Rather than rest on her laurels, Summers found other sponsors as well, notably Todd Blewitt, a successful local car dealer. She decided that EMSLA should be the catalyst for a mini arts festival, and set about bringing leading musicians, artists and writers to Coffs. Elena Kats-Chernin, arguably Australia’s foremost living composer, came up year after year, giving performances of small piano pieces she would write in response to paintings in the show. Simon Tedeschi, Les Murray, Vincent Fantauzzo, and many other notables all took part in the EMSLA celebrations. It was a popular event, and created huge goodwill for the gallery.
Summers dared to dream that one day the Council would build a bigger and better gallery, where she could hold even more ambitious shows. It never happened. Instead, in 2015, the Coffs Harbour Council decided, in the interests of greater efficiencies, to put the gallery and other institutions under the jurisdiction of a cultural services manager. Their hard-working director was effectively sacked, being given the option of staying on as curator at a much reduced salary. The Council dispensed with other professional gallery staff, effectively replacing them with librarians. There was very little option but to walk away.
Within the year the new team had decided to do away with EMSLA, and rebrand it as the National Still Life Award. Mal Eutick was informed that the show had been canned, and invited to become a sponsor of the new award. He declined the honour and has decided to take EMSLA elsewhere. Summers was informed that the new award would dispense with her music festival and other popular initiatives.
I’ll spare you further details, but the entire affair can only be described as a masterpiece of ingratitude and insensitivity. A unique and successful regional event has been erased in favour of a pretentious, hypothetical replacement. Long-term sponsors and supporters have been alienated. An elaborate proposal for the new exhibition, due to kick off in late 2018, includes a long list of “benefits” for potential sponsors that would be considered courtesies in anyone else’s language.

#### [STATED TASK A]
In the passage about the EMSLA show, what new name did the Council's team give it?

#### [DATA PROVIDED]
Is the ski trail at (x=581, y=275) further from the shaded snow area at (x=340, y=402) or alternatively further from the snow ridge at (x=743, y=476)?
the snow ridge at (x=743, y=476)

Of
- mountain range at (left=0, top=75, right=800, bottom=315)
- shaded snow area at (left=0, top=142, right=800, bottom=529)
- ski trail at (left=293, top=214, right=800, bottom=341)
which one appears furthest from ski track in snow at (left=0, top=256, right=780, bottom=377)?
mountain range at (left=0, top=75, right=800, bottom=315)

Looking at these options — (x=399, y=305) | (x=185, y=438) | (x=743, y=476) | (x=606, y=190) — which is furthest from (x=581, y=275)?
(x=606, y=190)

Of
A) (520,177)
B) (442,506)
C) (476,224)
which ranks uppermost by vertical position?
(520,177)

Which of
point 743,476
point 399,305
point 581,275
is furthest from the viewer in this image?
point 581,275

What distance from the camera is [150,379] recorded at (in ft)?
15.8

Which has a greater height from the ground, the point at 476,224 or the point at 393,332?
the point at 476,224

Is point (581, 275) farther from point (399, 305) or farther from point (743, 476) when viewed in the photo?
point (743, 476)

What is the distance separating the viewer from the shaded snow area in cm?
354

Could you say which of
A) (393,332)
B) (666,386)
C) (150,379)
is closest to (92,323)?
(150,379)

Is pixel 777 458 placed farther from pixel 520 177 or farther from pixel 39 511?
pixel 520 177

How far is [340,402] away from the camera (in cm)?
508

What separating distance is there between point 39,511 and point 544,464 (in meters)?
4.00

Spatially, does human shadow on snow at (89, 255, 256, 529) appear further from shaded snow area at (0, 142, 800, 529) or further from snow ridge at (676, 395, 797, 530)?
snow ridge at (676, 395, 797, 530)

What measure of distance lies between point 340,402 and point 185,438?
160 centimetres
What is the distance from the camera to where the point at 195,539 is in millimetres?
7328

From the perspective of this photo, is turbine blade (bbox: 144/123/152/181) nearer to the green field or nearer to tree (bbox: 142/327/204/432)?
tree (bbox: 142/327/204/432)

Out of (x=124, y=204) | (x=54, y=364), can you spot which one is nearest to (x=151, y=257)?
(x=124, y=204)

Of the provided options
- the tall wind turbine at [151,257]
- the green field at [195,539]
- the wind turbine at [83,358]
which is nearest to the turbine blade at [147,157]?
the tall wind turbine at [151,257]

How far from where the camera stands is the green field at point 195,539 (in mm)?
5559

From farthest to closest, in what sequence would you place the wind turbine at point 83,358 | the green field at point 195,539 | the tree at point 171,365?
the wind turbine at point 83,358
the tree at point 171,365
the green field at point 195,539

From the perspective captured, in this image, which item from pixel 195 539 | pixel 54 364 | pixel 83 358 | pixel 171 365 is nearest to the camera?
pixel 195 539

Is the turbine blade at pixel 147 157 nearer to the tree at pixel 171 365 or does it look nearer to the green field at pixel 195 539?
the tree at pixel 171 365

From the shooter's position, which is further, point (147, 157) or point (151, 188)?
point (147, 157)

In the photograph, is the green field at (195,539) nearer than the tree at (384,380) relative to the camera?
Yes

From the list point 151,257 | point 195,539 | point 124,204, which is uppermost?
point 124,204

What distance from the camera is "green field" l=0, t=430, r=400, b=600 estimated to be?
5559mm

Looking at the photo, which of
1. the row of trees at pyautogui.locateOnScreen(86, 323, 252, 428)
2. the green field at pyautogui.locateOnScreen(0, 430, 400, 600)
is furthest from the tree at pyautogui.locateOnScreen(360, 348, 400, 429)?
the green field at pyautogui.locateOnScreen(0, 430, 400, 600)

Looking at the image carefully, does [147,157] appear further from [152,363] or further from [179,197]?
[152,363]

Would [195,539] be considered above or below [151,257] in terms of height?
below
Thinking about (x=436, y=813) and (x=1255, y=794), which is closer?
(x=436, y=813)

#### [STATED TASK B]
Pick out every line in the entries that contains the string "pixel", matching case exactly, and copy each of those lines.

#### [FINAL RESULT A]
The National Still Life Award.

#### [FINAL RESULT B]
Is pixel 777 458 placed farther from pixel 520 177 or farther from pixel 39 511?
pixel 520 177
From the perspective captured, in this image, which item from pixel 195 539 | pixel 54 364 | pixel 83 358 | pixel 171 365 is nearest to the camera?
pixel 195 539
Is the turbine blade at pixel 147 157 nearer to the tree at pixel 171 365 or does it look nearer to the green field at pixel 195 539?
the tree at pixel 171 365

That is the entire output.